Anyway, I loved looking at those clippings. Then I was looking at some individual files, and checked out Charles Heath’s irate letter to the RVIA responding to their stuffy letter criticising him and asking for an explanation because he sent out a slightly self-publicising pamphlet – really, just a folded over piece of paper – featuring his latest (and as far as I’m aware, greatest) building, the Coburg Town Hall which, by the way, you can still see anytime you wanna, in Bell Street. Check it out, cool dome. Then I got into other files which I won’t go into detail about in case someone does a lazy search on them and sees me being flippant about them and thinks I’m not a serious scholar. Am I paranoid?
I left the heritage reading room and I was the last to leave, leaving the lady behind the desk to do whatever crazy thing she might get up to when there’s no-one around to see. I wonder. I kind of envied her having at least an hour just staffing the HRR without having to answer any dumb question (though let’s face it those SLV librarians make things more difficult for themselves). Then I thought, no, I’d just get bored hanging out there with nothing to do and no-one to do it for/with/at.

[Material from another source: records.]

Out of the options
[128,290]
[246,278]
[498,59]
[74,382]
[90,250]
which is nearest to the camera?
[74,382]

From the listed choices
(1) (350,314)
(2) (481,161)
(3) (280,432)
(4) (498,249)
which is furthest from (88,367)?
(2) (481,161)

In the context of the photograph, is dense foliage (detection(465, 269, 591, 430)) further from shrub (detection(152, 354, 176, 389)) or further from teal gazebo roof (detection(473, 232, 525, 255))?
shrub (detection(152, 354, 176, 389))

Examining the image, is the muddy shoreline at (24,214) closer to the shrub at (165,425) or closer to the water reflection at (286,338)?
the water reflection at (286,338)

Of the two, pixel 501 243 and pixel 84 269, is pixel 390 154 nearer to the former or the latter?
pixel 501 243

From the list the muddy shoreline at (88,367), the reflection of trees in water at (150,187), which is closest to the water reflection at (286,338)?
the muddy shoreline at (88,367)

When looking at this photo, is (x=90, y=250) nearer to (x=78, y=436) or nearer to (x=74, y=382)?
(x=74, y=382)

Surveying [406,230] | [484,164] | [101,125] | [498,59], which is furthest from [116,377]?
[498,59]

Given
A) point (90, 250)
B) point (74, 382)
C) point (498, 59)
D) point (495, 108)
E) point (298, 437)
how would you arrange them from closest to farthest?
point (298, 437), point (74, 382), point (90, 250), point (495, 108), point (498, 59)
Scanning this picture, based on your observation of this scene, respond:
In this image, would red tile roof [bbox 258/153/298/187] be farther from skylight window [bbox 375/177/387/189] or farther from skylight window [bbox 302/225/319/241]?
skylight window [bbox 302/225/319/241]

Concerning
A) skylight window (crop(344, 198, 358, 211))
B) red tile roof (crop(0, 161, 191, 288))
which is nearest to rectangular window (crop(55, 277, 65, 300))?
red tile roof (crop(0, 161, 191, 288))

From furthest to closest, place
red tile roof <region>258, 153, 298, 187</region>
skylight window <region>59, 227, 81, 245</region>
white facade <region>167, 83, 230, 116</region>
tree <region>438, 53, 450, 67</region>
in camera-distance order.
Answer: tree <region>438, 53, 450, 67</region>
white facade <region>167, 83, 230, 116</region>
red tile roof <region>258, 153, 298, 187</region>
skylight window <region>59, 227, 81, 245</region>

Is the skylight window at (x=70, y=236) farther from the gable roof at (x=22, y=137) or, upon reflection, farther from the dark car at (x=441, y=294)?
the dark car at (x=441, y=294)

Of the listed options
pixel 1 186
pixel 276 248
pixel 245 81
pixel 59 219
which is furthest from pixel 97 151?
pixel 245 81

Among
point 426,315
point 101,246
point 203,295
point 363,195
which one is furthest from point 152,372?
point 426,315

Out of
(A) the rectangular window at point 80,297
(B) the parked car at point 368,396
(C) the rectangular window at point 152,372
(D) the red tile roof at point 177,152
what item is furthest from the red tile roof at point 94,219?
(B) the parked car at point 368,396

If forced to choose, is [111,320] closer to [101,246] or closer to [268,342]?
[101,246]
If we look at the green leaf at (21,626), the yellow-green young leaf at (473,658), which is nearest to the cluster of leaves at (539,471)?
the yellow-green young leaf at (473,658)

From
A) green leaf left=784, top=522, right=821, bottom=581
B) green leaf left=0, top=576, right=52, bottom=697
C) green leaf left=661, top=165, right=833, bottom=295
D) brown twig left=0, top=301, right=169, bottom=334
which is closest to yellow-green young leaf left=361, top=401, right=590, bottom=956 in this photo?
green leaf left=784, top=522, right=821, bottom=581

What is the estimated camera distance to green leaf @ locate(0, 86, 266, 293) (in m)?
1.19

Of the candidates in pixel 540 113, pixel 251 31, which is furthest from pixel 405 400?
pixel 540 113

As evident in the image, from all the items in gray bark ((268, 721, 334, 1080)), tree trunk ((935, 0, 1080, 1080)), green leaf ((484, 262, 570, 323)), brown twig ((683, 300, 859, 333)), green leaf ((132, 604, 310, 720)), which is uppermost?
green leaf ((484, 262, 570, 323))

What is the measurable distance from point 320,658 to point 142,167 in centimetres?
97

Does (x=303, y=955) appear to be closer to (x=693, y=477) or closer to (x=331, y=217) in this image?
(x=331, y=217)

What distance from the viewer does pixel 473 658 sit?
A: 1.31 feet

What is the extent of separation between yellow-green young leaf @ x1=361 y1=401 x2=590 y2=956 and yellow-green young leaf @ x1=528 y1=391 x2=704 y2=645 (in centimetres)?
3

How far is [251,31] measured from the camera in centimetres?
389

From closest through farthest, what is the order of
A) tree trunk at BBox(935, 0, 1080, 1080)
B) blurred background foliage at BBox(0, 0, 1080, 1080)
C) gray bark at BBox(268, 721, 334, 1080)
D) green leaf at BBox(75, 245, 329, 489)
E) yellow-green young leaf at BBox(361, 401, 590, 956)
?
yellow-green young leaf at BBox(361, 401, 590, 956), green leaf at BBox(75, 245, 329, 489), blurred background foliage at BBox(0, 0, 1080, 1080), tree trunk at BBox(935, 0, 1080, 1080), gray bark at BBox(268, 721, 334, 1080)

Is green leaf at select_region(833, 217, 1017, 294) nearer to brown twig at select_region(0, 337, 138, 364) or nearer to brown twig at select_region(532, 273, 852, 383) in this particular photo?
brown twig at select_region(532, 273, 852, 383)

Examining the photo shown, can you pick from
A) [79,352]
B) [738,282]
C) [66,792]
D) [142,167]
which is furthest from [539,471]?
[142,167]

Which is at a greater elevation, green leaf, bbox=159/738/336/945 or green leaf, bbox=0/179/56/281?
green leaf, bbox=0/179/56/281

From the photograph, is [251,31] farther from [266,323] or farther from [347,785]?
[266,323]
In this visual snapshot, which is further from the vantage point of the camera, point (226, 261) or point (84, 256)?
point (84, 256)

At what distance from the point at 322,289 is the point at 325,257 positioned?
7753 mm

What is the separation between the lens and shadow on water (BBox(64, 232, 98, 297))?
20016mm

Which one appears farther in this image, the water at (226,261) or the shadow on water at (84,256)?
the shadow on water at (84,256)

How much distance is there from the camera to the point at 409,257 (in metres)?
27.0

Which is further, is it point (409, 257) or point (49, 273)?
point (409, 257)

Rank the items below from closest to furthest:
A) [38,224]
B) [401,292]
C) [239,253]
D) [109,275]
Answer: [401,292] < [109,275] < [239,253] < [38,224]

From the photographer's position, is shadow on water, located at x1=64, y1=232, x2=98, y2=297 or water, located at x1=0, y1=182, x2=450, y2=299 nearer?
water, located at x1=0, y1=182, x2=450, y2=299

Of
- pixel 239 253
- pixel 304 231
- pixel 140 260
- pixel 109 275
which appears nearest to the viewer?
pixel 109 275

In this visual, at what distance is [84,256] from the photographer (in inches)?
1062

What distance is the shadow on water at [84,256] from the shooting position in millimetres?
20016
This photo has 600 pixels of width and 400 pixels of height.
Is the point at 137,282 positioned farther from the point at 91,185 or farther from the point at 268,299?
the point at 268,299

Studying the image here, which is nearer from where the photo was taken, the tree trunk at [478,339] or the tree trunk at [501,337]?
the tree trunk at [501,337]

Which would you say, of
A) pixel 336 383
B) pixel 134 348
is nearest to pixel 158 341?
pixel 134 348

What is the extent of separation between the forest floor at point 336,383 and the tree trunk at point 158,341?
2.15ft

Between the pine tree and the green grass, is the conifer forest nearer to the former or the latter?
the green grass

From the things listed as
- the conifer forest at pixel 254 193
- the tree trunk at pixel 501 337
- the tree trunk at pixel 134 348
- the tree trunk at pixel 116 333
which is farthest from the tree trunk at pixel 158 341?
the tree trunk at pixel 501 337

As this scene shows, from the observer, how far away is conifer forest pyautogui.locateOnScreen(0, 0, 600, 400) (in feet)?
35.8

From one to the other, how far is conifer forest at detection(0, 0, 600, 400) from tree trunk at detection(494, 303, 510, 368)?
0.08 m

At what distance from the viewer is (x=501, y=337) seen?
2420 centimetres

Then I got to the station and had a few frantic minutes as I had two minutes to buy a ticket and get on the train – just made it otherwise I’d probably still be sitting there on the platform being annoyed and thinking ‘that train’s probably at Glenbervie now,’ or ‘I bet it’s at Oak Park now, damn it.’ And hoping it crashes and blows up and burns to pieces, so that my missing it turns out to be a good thing, and then thinking, what if that actually happens to the one I am about to get on? That’s how it goes peeps don’t say you don’t do the same.
Now I am at Jacana station, which has got to be (I’ve dwelt on this before) the most poorly situated, inaccessible, ugly station in Melbourne, now that Mobiltown’s gone, anyway. Did I ever tell you about the time some bikies circled me at Mobiltown? It was I guess 1978. I was a railway buff of sorts though I wanted to cultivate my own take on railways and I did. And it got me nowhere. Oh, I suppose it got me interested in planning and the built environment and the like, probably, now I come to think of it.